Großbritannien hat in den vergangenen zehn Jahren die Auslieferung von 33 Personen an Russland verweigert. Das sagte der stellvertretende russische Generalstaatsanwalt Alexander Swjaginzew in einem Interview mit der „Rossijskaja gaseta“, das am Mittwoch veröffentlicht wird.

Ihm zufolge werden derzeit elf weitere Überstellungsanträge geprüft. Einige davon seien im Jahr 2008 gestellt worden. Laut Swjaginzew liegen noch keine Entscheidungen darüber vor.

Der Vize-Chefankläger teilte weiters mit, dass fünf Auslieferungsanträge, die in den Jahren 2011 und 2012 an die USA gestellt worden waren, bisher unbeantwortet geblieben sind. Die betreffenden Personen müssten in Russland vor Gericht kommen.
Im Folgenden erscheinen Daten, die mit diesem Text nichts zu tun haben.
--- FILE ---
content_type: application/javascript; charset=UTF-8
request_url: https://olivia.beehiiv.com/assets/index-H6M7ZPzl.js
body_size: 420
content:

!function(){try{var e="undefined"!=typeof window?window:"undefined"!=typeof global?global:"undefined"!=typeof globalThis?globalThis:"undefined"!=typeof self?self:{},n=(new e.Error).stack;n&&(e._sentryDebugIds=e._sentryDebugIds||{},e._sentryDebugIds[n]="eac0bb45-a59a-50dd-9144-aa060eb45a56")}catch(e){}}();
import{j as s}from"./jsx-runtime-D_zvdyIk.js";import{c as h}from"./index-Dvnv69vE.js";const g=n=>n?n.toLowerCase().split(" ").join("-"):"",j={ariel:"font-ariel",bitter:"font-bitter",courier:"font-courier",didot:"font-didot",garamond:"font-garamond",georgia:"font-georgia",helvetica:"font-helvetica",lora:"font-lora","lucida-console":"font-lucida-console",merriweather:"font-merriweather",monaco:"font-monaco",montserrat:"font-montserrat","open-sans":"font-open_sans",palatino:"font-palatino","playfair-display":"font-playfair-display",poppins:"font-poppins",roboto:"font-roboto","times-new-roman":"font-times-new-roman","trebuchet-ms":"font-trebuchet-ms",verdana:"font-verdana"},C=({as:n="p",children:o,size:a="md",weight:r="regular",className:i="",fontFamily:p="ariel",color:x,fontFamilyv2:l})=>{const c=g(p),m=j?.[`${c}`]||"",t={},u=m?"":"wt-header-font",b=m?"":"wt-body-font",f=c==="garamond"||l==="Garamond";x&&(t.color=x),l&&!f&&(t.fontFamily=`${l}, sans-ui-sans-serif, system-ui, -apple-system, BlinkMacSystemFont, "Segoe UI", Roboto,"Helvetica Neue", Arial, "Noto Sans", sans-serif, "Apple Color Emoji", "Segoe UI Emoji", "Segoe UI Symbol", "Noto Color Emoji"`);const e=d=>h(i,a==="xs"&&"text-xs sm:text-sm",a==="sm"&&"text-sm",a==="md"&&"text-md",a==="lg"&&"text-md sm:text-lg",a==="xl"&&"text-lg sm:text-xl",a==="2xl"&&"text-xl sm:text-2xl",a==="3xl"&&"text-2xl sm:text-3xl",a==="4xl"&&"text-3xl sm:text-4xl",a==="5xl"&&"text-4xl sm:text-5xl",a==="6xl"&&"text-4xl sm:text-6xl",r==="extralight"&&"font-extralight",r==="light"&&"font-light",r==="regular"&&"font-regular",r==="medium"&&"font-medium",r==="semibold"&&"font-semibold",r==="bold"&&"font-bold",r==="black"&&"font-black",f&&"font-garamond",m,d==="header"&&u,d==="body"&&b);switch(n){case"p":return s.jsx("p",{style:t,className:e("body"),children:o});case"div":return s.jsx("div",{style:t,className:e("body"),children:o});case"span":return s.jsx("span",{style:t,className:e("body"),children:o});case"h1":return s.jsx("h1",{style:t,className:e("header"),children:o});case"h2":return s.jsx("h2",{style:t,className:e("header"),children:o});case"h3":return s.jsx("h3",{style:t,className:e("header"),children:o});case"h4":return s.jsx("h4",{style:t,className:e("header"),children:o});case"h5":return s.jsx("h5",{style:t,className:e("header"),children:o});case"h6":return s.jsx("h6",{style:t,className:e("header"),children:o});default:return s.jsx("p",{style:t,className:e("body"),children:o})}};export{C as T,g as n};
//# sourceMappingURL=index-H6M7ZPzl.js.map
„Beginnend mit dem Jahr 2008 haben die USA 16 Mal unsere Überstellungsanträge abgelehnt und sich dabei auf das Fehlen eines entsprechenden Vertrages berufen. Auf unseren nachdrücklichen Vorschlag, einen solchen Vertrag zu schließen, haben sie nur ablehnend und unargumentiert geantwortet“, so Swjaginzew.

Im Juli wurde offiziell berichtet, dass die US-Behörden in den letzten zehn Jahren die Auslieferung von 20 Personen an Russland verweigert haben.